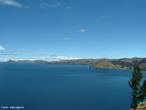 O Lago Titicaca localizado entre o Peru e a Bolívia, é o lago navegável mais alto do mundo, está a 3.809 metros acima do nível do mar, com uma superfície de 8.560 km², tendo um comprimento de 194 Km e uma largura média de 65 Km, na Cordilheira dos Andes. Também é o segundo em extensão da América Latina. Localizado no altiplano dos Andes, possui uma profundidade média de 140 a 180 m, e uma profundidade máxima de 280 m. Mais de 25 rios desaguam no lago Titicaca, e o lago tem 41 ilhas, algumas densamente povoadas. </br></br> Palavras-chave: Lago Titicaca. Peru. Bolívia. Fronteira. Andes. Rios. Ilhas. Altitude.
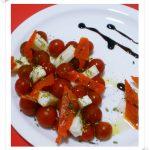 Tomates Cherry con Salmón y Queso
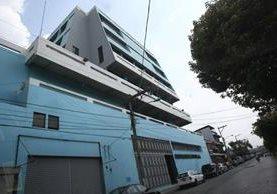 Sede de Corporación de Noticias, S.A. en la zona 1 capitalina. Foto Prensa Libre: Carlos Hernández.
--
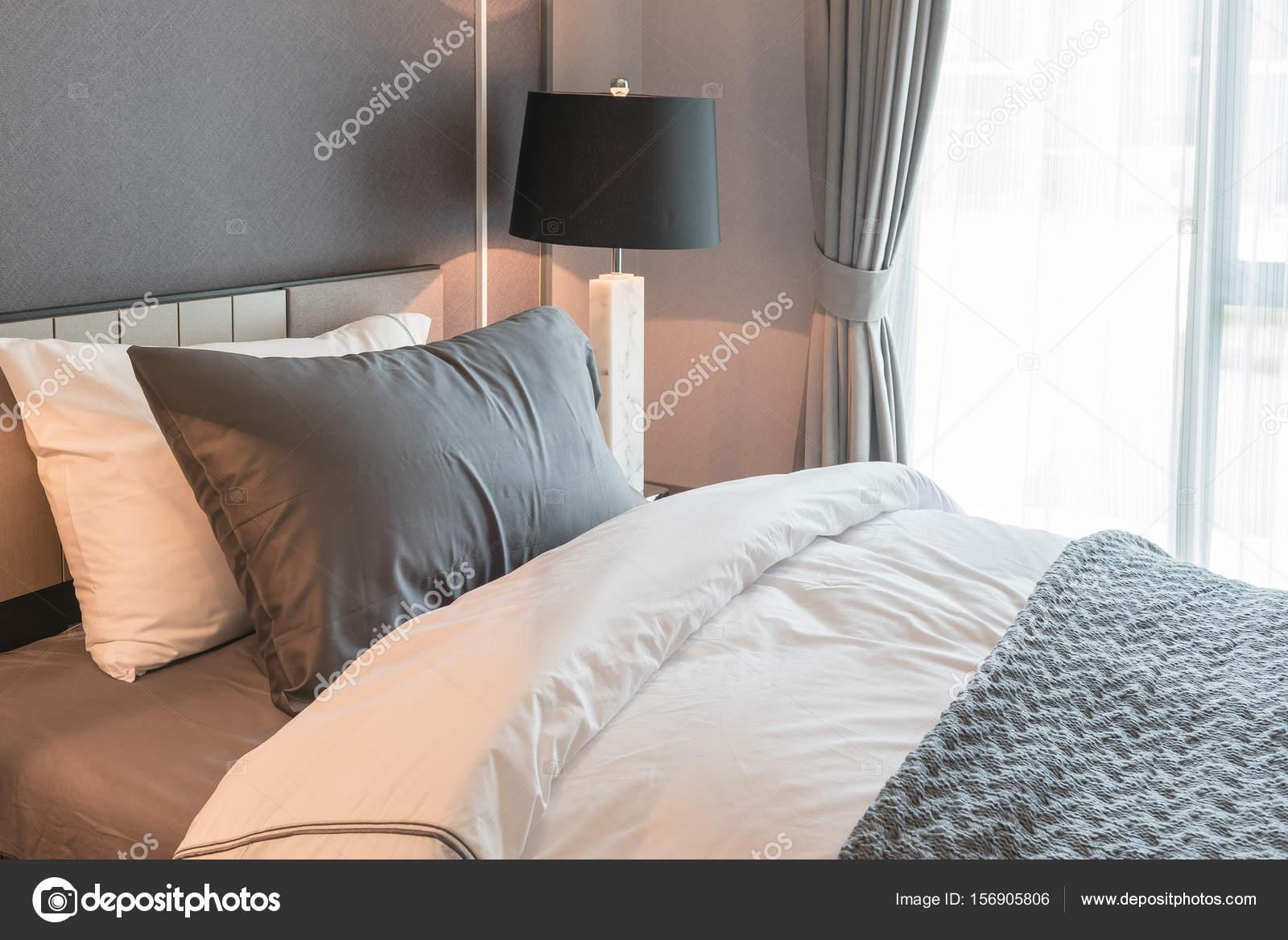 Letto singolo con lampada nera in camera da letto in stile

▶ EXERCISE DIRECTIONS: Your reply should consist solely of the lines above from the line containing "Tomates Cherry con Salmón y Queso" up to and including the line containing "Sede de Corporación", reproduced exactly, minus the pictures.

▶ ANSWER SPACE:
 Tomates Cherry con Salmón y Queso
 Sede de Corporación de Noticias, S.A. en la zona 1 capitalina. Foto Prensa Libre: Carlos Hernández.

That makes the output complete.